• Dataset records:
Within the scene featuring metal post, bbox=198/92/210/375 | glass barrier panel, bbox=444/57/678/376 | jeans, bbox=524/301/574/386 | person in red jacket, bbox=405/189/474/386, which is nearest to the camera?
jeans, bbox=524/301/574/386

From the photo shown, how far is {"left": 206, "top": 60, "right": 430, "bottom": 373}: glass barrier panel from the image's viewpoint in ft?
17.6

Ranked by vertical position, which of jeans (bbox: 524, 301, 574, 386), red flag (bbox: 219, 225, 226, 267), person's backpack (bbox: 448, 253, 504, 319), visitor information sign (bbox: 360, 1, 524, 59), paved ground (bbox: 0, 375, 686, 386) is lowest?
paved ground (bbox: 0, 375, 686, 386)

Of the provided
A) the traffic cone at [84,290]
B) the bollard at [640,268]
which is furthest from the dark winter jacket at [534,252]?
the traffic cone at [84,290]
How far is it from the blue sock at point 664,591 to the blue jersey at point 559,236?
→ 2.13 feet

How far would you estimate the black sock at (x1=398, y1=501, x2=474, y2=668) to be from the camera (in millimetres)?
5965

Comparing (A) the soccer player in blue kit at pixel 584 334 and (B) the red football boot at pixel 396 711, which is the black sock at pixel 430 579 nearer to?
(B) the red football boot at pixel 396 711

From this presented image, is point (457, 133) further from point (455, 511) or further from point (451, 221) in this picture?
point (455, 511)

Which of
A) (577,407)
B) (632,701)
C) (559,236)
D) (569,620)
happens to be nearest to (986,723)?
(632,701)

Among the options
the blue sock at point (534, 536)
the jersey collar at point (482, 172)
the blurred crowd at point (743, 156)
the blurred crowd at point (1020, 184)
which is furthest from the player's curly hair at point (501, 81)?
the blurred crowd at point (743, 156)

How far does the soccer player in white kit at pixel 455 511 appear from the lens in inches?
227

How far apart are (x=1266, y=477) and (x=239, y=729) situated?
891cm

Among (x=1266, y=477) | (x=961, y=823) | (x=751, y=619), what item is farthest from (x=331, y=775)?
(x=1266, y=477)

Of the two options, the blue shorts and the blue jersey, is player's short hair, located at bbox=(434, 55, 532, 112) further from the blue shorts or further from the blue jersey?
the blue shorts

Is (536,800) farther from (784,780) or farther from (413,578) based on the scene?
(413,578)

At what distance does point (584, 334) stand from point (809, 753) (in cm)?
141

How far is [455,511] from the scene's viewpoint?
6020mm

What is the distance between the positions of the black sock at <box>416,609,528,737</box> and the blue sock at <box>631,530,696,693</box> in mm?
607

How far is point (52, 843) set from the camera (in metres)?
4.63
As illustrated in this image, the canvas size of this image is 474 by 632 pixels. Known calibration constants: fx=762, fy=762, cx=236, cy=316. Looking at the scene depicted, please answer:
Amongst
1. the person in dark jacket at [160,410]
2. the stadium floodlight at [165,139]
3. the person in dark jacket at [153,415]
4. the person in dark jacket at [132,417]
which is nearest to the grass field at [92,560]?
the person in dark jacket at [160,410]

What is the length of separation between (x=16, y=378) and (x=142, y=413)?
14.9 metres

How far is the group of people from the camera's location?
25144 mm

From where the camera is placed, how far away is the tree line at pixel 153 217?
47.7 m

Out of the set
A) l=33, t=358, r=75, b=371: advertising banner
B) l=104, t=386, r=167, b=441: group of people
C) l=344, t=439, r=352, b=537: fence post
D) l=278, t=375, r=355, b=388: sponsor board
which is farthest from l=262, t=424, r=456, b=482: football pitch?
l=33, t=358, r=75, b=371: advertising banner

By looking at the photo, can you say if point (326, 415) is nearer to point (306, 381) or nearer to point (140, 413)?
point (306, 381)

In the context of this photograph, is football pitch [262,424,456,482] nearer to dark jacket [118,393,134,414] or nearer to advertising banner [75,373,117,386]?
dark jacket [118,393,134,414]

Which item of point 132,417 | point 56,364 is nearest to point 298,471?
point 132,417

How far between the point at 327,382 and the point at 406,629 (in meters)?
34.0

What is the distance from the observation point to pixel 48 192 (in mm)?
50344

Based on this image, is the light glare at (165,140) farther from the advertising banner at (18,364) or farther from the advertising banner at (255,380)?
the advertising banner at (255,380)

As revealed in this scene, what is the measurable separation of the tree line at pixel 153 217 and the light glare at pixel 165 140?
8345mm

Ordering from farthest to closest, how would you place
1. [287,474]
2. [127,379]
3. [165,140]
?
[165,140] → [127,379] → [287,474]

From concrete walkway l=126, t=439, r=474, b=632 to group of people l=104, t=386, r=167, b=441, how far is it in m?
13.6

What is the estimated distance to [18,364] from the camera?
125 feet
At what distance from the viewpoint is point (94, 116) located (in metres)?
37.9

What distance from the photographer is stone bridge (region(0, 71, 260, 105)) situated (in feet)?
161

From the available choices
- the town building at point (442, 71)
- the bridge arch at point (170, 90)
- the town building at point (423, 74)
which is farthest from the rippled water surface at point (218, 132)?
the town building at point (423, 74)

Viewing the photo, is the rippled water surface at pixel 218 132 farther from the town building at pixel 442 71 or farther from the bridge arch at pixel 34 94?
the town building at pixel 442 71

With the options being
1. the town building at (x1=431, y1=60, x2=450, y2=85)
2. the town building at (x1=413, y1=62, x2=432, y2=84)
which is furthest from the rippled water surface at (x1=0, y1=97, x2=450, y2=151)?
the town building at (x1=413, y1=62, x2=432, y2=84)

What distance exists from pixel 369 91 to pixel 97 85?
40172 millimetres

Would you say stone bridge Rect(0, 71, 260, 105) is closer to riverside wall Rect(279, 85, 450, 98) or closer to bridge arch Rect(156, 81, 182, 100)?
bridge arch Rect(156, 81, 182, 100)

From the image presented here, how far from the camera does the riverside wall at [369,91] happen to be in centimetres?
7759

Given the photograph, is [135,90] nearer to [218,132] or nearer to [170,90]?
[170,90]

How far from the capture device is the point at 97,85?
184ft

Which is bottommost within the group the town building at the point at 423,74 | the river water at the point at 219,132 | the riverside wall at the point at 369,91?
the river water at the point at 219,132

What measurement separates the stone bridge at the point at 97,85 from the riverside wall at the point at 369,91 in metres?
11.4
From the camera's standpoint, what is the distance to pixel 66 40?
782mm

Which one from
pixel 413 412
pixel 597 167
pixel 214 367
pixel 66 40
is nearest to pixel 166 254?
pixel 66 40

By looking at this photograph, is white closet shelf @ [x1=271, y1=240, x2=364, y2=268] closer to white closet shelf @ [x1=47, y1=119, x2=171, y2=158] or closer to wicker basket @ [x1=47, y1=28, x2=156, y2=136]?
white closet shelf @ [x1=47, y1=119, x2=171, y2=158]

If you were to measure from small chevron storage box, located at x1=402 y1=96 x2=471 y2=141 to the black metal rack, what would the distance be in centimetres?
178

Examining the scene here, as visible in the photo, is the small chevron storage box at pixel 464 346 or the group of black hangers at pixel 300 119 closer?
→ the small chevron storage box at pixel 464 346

• Task to carry out: Every line from the one containing "How far from the capture" through the last line must be copied exactly; leave out the rest.

• Correct response:
How far from the capture device is the point at 97,85?
184ft

Which is bottommost within the group the town building at the point at 423,74 | the river water at the point at 219,132 | the riverside wall at the point at 369,91?
the river water at the point at 219,132

What measurement separates the stone bridge at the point at 97,85 from the riverside wall at the point at 369,91 in metres?
11.4
From the camera's standpoint, what is the distance to pixel 66 40?
782mm

Which one from
pixel 413 412
pixel 597 167
pixel 214 367
pixel 66 40
is nearest to pixel 166 254?
pixel 66 40

By looking at this photograph, is white closet shelf @ [x1=271, y1=240, x2=364, y2=268] closer to white closet shelf @ [x1=47, y1=119, x2=171, y2=158] or closer to wicker basket @ [x1=47, y1=28, x2=156, y2=136]?
white closet shelf @ [x1=47, y1=119, x2=171, y2=158]

If you were to measure from small chevron storage box, located at x1=402 y1=96 x2=471 y2=141 to the black metal rack, what would the distance be in centimetres?
178

Examining the scene here, as visible in the photo, is the small chevron storage box at pixel 464 346 or the group of black hangers at pixel 300 119 closer?
→ the small chevron storage box at pixel 464 346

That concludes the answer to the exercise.